Monsieur le ministre, je ne regrette pas d'être restée un jeudi matin à l'Assemblée nationale pour entendre les bonnes nouvelles que vous nous annoncez. J'allais partir un peu triste et désabusée, peut-être un peu pessimiste. En fait, mon voyage de retour sera placé sous le signe de l'optimisme : notre commission va regarder la situation sous un nouvel éclairage. Trêve de plaisanterie. Il va falloir faire vivre ces indicateurs dans la population, selon Monique Rabin. Devons-nous expliquer à nos concitoyens que les indicateurs et les paramètres évoluent en fonction des crises ? J'ai un peu l'impression qu'il s'agit de changer les règles du jeu en cours de match afin d'obtenir le score voulu. Voilà ce que je ressens à ce stade de nos débats et je vais illustrer mon propos en revenant sur le taux d'emploi et le taux d'endettement.
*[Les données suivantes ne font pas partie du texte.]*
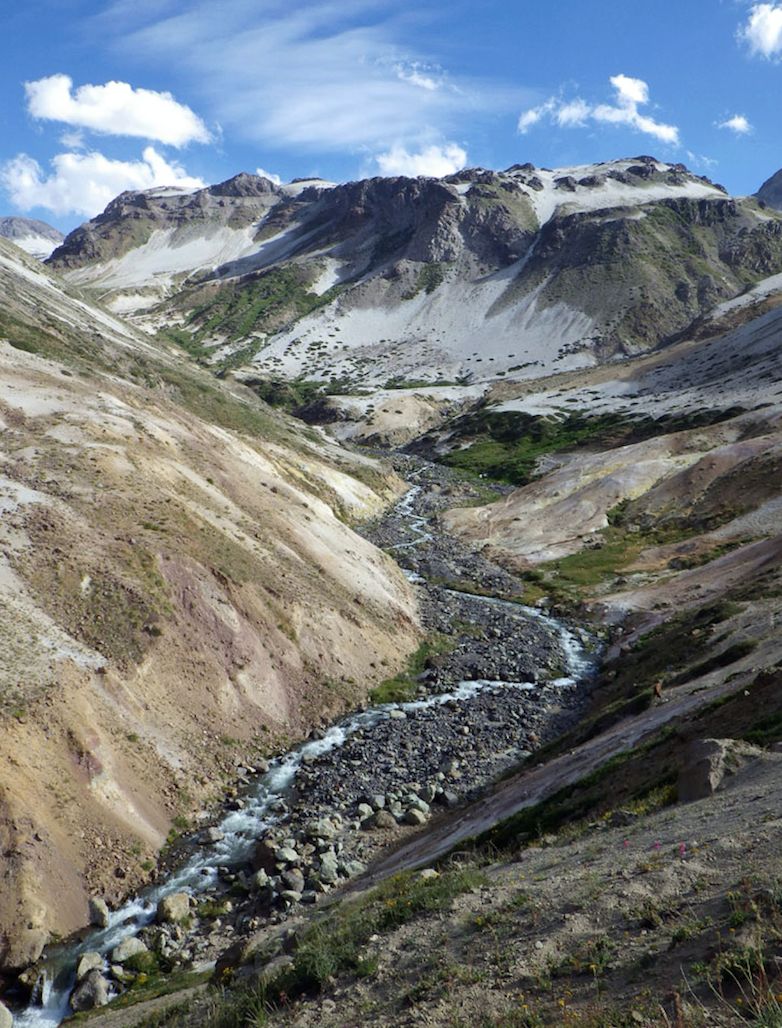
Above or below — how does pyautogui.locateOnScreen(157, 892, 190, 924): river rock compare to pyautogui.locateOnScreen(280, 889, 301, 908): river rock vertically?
above

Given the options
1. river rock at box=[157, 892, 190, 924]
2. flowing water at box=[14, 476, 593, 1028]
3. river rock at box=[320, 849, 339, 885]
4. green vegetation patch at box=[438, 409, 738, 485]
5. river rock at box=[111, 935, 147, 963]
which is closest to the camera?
flowing water at box=[14, 476, 593, 1028]

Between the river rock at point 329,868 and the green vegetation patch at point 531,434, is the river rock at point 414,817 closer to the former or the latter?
the river rock at point 329,868

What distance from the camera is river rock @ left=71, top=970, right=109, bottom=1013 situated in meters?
21.0

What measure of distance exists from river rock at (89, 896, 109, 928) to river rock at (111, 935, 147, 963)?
1538 mm

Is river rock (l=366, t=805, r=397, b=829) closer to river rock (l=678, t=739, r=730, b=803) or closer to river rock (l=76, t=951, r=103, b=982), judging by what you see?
river rock (l=76, t=951, r=103, b=982)

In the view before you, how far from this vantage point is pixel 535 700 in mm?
44719

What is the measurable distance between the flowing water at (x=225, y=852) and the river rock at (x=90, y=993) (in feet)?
1.04

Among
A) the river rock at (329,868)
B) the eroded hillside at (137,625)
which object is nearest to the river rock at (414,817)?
the river rock at (329,868)

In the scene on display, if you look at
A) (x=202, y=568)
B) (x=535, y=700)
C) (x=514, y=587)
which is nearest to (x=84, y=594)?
(x=202, y=568)

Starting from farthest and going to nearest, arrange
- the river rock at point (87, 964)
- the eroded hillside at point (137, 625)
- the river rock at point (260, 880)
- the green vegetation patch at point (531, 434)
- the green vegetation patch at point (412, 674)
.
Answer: the green vegetation patch at point (531, 434) < the green vegetation patch at point (412, 674) < the eroded hillside at point (137, 625) < the river rock at point (260, 880) < the river rock at point (87, 964)

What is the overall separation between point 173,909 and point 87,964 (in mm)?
3291

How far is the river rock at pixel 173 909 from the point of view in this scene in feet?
80.8

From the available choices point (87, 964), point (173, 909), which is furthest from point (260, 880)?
point (87, 964)

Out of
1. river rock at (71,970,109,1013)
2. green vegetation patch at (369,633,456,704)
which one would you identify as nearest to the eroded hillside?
green vegetation patch at (369,633,456,704)
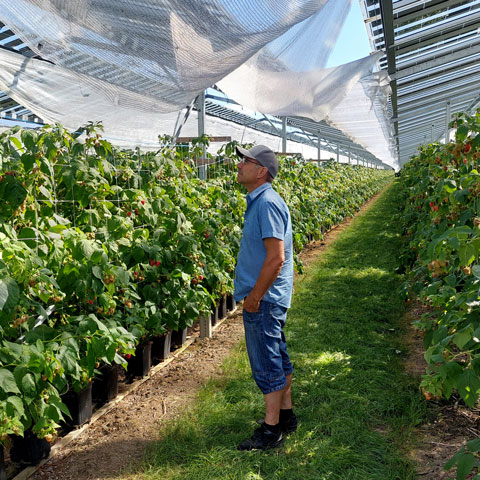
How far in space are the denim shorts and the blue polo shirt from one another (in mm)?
77

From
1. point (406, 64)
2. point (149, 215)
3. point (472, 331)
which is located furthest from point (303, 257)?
point (472, 331)

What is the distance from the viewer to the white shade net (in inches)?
106

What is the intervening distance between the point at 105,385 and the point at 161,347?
2.50 feet

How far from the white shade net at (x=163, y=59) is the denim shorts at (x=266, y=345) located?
1704 mm

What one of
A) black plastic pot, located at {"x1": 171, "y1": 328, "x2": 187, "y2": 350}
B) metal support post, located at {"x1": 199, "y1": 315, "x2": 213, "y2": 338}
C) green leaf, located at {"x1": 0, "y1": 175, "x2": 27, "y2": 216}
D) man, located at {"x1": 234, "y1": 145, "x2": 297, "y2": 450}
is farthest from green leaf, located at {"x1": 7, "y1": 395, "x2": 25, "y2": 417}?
metal support post, located at {"x1": 199, "y1": 315, "x2": 213, "y2": 338}

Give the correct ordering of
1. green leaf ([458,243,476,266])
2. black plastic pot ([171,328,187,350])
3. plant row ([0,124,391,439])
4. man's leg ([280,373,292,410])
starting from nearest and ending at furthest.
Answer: green leaf ([458,243,476,266])
plant row ([0,124,391,439])
man's leg ([280,373,292,410])
black plastic pot ([171,328,187,350])

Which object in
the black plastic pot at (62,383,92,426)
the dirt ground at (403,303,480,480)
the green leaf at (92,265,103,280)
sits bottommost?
→ the dirt ground at (403,303,480,480)

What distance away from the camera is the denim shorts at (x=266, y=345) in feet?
8.54

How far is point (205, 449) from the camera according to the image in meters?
2.69

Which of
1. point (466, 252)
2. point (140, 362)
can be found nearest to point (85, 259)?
point (140, 362)

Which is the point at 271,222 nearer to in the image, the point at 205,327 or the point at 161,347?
the point at 161,347

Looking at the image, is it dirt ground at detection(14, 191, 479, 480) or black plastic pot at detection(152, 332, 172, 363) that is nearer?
dirt ground at detection(14, 191, 479, 480)

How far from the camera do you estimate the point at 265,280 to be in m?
2.49

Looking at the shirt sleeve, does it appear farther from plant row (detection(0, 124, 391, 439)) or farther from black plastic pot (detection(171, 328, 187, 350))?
black plastic pot (detection(171, 328, 187, 350))
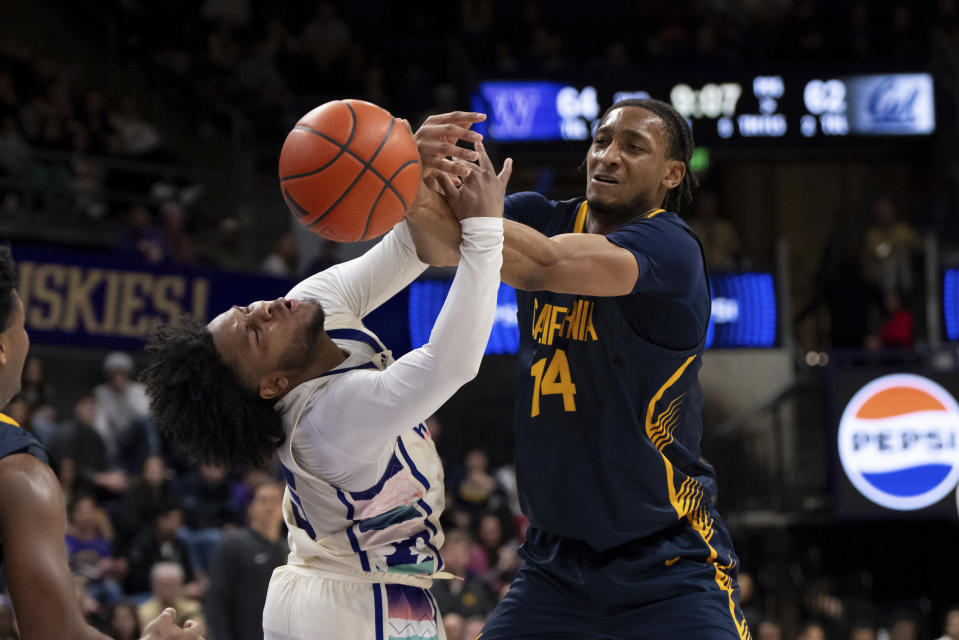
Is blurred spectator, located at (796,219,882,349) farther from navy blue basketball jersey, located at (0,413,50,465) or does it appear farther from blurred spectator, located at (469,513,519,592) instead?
navy blue basketball jersey, located at (0,413,50,465)

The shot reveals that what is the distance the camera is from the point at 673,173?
3.91 metres

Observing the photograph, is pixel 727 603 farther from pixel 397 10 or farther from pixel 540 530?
pixel 397 10

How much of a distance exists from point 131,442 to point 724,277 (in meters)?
5.96

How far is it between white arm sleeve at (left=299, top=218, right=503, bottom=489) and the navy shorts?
29.0 inches

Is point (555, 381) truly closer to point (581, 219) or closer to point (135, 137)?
point (581, 219)

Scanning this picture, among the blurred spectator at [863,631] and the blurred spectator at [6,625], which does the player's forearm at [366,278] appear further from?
the blurred spectator at [863,631]

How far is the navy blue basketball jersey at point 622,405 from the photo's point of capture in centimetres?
358

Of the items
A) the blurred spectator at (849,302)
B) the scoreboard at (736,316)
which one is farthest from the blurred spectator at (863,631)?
the scoreboard at (736,316)

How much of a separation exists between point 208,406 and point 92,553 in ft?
19.1

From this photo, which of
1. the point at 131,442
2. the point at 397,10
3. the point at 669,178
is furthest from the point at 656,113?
the point at 397,10

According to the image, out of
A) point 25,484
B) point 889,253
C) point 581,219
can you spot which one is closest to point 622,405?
point 581,219

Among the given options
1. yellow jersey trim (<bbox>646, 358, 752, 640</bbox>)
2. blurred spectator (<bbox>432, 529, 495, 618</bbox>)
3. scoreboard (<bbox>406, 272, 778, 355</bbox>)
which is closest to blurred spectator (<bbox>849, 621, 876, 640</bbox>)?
scoreboard (<bbox>406, 272, 778, 355</bbox>)

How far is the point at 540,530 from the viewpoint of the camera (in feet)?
12.3

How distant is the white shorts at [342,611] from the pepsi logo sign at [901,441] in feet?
25.7
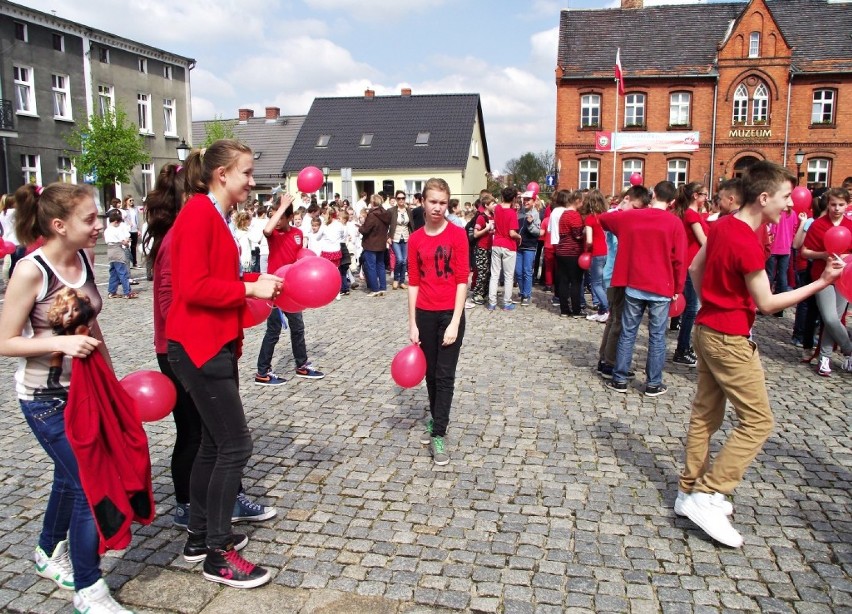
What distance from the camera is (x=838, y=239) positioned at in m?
5.50

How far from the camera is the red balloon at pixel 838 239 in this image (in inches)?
215

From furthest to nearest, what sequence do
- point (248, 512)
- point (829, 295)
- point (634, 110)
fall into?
point (634, 110), point (829, 295), point (248, 512)

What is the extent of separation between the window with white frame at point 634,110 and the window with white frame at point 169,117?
24.9 metres

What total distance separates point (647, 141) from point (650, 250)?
34.7 meters

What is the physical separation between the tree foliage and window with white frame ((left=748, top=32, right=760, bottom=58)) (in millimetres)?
31712

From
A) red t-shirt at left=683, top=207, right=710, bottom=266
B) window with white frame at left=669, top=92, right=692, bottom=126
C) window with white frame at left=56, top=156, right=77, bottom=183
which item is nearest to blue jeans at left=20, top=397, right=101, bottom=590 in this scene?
red t-shirt at left=683, top=207, right=710, bottom=266

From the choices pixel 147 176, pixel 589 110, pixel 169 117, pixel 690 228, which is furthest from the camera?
pixel 589 110

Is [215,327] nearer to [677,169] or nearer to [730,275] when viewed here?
[730,275]

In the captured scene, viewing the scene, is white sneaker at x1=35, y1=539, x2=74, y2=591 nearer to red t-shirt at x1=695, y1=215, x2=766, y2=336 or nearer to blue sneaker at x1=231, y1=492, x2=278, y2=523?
blue sneaker at x1=231, y1=492, x2=278, y2=523

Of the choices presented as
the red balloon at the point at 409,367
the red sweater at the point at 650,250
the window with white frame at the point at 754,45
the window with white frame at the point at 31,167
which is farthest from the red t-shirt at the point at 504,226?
the window with white frame at the point at 754,45

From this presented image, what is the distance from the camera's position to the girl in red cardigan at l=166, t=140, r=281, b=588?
3.00 m

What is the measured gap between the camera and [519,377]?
23.9 feet

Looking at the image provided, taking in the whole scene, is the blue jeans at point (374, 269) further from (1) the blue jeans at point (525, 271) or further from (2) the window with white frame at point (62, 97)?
(2) the window with white frame at point (62, 97)

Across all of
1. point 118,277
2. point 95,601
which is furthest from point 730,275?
point 118,277
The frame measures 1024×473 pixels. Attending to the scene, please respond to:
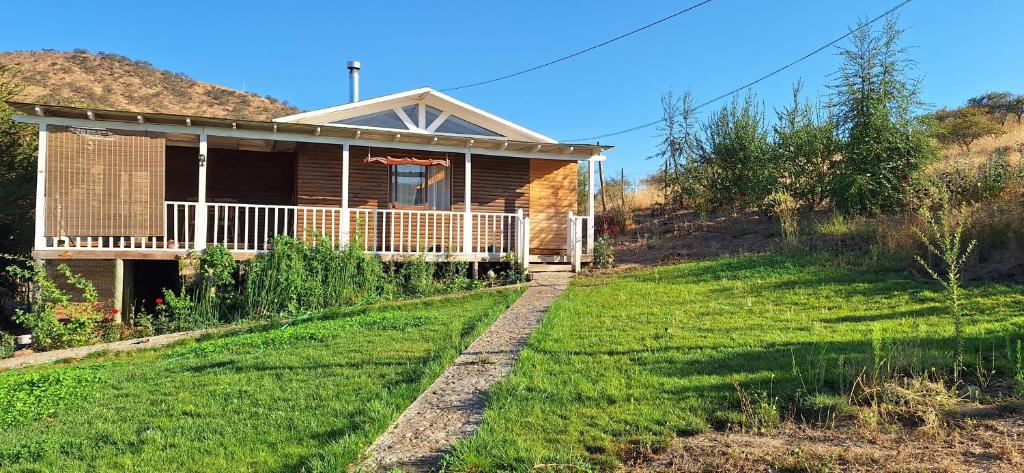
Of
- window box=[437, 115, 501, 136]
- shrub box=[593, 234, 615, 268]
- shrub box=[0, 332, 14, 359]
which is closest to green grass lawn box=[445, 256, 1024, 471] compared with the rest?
shrub box=[593, 234, 615, 268]

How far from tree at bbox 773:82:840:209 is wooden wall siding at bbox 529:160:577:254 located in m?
5.08

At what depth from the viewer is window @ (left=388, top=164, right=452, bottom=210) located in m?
14.4

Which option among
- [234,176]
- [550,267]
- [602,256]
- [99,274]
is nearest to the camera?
[99,274]

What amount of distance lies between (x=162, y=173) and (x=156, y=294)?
4.00 m

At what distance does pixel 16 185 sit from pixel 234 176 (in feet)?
16.2

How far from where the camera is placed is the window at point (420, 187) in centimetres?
1439

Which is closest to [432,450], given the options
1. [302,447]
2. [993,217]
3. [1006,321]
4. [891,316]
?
[302,447]

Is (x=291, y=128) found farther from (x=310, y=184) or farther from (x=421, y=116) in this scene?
(x=421, y=116)

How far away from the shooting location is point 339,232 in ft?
40.6

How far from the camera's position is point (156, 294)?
45.9ft

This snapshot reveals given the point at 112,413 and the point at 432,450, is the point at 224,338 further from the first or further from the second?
the point at 432,450

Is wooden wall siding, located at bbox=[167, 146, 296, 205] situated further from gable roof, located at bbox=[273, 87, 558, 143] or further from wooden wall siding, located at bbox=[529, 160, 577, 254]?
wooden wall siding, located at bbox=[529, 160, 577, 254]

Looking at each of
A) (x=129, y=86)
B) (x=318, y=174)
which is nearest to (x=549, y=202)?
(x=318, y=174)

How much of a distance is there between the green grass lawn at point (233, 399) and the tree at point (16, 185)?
27.1 ft
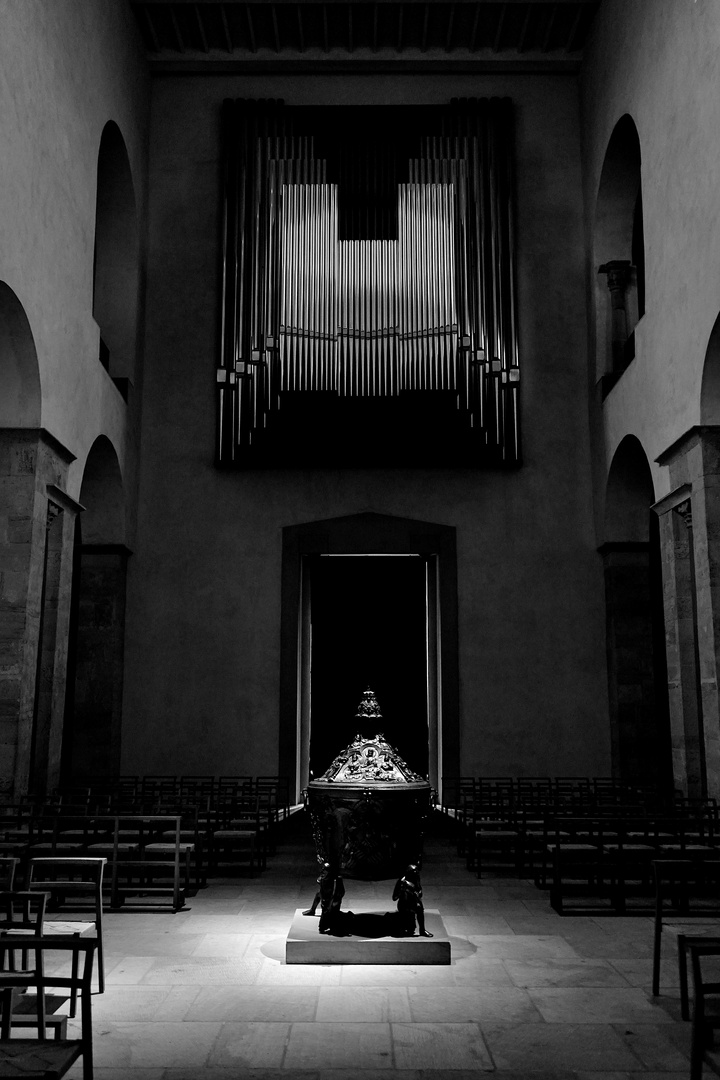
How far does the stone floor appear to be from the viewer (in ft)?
13.2

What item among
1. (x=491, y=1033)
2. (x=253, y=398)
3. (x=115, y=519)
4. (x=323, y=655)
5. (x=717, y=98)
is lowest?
(x=491, y=1033)

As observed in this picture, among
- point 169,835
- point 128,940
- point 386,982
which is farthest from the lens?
point 169,835

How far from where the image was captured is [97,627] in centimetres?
1359

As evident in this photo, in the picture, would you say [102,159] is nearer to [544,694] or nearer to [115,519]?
[115,519]

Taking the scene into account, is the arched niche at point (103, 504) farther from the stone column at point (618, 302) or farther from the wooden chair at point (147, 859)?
the stone column at point (618, 302)

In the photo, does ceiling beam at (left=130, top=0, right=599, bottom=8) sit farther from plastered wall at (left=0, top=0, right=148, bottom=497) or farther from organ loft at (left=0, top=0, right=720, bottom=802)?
plastered wall at (left=0, top=0, right=148, bottom=497)

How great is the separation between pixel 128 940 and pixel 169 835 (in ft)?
7.08

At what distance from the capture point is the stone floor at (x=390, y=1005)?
158 inches

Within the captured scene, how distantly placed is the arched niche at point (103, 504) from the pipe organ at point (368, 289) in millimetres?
1552

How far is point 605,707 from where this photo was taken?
13836 mm

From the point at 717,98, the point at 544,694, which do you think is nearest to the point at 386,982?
the point at 717,98

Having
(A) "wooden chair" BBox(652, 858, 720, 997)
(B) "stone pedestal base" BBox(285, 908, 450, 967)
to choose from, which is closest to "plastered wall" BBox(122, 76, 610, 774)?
(A) "wooden chair" BBox(652, 858, 720, 997)

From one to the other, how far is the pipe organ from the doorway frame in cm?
95

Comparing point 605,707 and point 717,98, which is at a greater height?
point 717,98
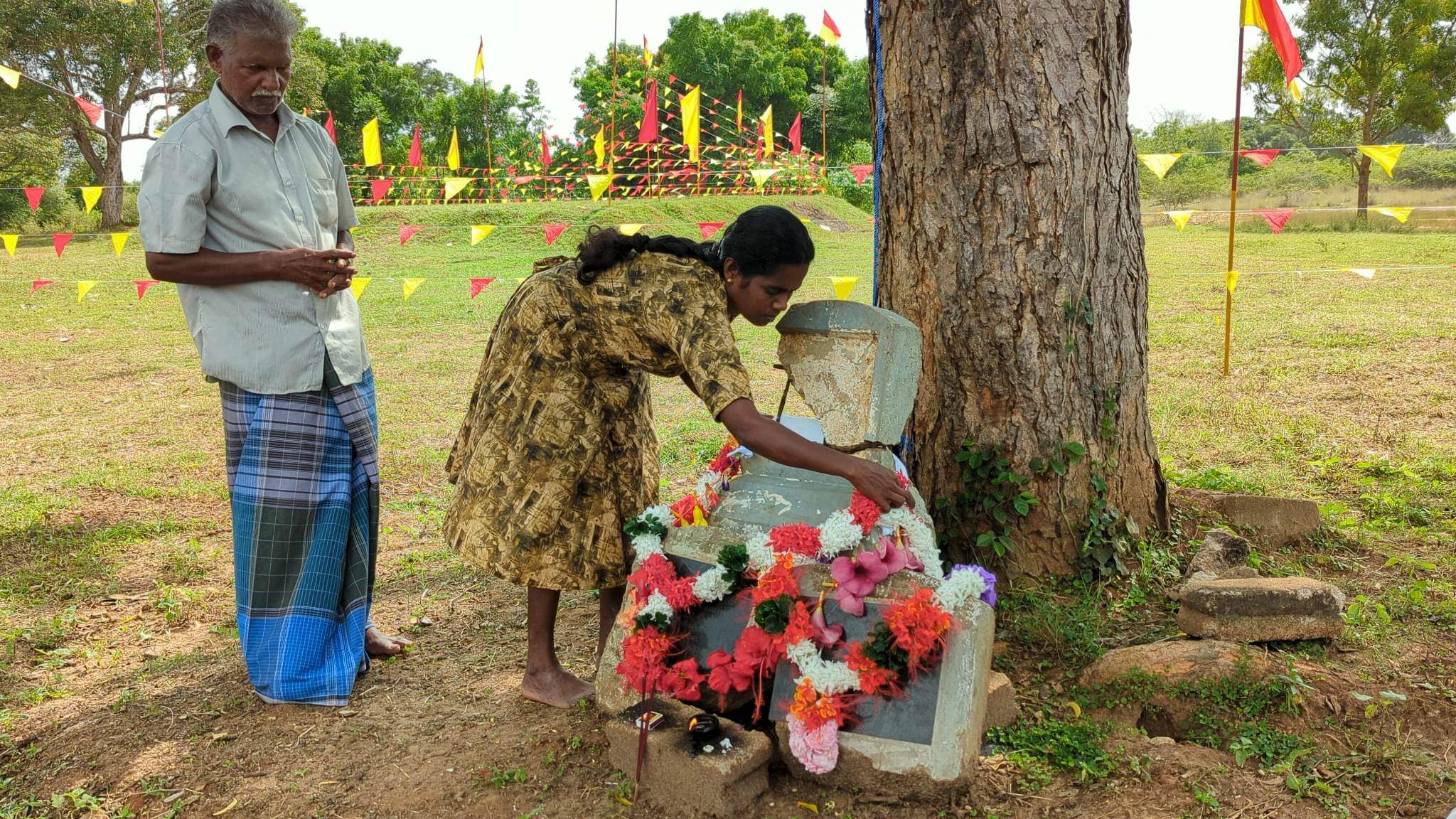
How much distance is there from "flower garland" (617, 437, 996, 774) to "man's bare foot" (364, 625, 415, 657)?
122cm

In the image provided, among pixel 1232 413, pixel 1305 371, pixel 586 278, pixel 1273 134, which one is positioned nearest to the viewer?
pixel 586 278

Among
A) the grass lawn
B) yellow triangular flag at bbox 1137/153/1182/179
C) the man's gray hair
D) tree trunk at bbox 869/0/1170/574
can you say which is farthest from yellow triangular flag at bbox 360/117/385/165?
tree trunk at bbox 869/0/1170/574

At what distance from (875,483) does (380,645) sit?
6.81ft

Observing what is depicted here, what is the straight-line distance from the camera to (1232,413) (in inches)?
251

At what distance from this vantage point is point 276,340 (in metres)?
3.09

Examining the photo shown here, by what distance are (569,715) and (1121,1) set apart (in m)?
3.04

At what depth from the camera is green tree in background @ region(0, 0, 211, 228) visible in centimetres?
2161

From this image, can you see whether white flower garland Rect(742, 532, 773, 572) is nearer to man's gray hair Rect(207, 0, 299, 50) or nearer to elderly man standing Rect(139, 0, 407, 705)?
elderly man standing Rect(139, 0, 407, 705)

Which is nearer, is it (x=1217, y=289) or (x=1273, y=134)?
(x=1217, y=289)

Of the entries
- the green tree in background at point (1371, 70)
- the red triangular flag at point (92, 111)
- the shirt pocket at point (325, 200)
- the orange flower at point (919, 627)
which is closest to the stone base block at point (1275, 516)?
the orange flower at point (919, 627)

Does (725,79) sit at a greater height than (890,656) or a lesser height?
greater

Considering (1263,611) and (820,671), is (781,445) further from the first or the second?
(1263,611)

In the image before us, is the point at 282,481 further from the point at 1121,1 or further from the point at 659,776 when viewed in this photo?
the point at 1121,1

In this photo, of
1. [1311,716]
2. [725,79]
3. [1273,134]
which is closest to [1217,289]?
[1311,716]
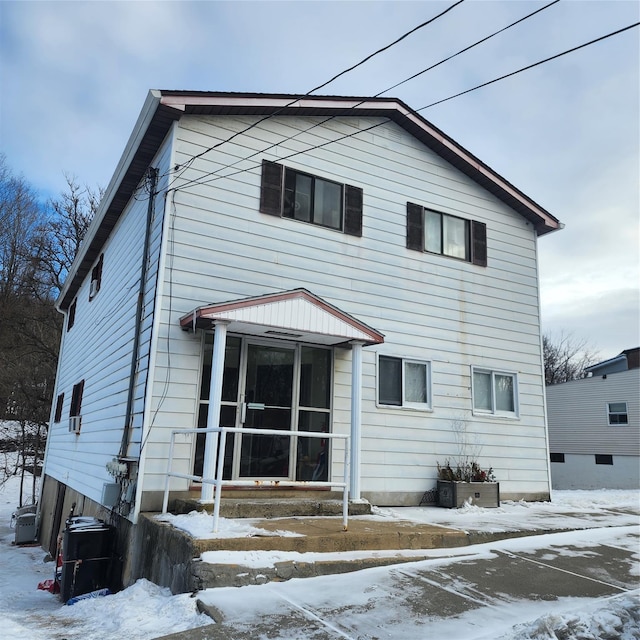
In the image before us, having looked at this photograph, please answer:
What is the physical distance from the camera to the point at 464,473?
32.4ft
Pour notre pays, il paraît plus flatteur de retenir le taux d'emploi que le taux de chômage, et de le comparer avec le taux d'emploi moyen de la zone euro : le taux d'emploi est de 64,3 % en France contre 63,9 % dans la zone euro. Pour ma part, j'aurais aimé avoir d'autres références que les pays où le taux de chômage est encore plus élevé que chez nous. Retenez le taux d'emploi de pays comme l'Allemagne ou la Grande-Bretagne, par exemple, parce qu'il est important de se situer. À la rubrique « Quelle est l'action du Gouvernement au regard de cet indicateur ? », on trouve une liste relativement importante. Vous citez notamment la future réforme sur la place du dialogue social dans l'élaboration du droit du travail, qui peut contribuer à améliorer le taux d'emploi en France. Vous citez aussi la prime d'activité, qui sera créée l'année prochaine et dont nous ne connaissons pas encore toutes les modalités. Vous insistez surtout sur les 250 000 emplois d'avenir créés à ce jour, et dont le nombre devrait atteindre 320 000 à la fin de 2016. Certes ce sont des emplois, mais ils sont précaires. Il suffit pour s'en convaincre de rencontrer les jeunes qui les occupent.
Venons-en au taux d'endettement. Lors du Congrès réuni à Versailles, quand nous avons entendu le Président de la République nous dire que le pacte de sécurité l'emportait sur le pacte de stabilité, nous avons bien compris que la France ne respecterait pas les objectifs assignés en matière d'endettement. Pourtant, s'agissant de l'action du Gouvernement au regard de l'indicateur d'endettement, vous rappelez qu'il est « impérieux d'endiguer la dynamique de la dette publique ». C'est parfait mais je n'en mesure pas les effets à ce jour. De manière récurrente, de projet de loi de finances en projet de loi de finances rectificative, vous rappelez cet objectif. Dès lundi, vous nous répéterez probablement dans l'hémicycle que vous avez une maîtrise accrue des dépenses. Or, au vu du projet de loi de finances rectificative pour 2015, seules les dépenses des collectivités territoriales régressent réellement en volume et en valeur, le reflux ne concernant absolument pas les dépenses de l'État. À un moment donné, il faudra faire preuve d'un peu de sérieux. Il ne nous suffit pas de vous entendre répéter que tout va bien et que vous veillez sur tout pour être convaincus que notre pays va sortir des difficultés dans lesquelles vous l'avez plongé.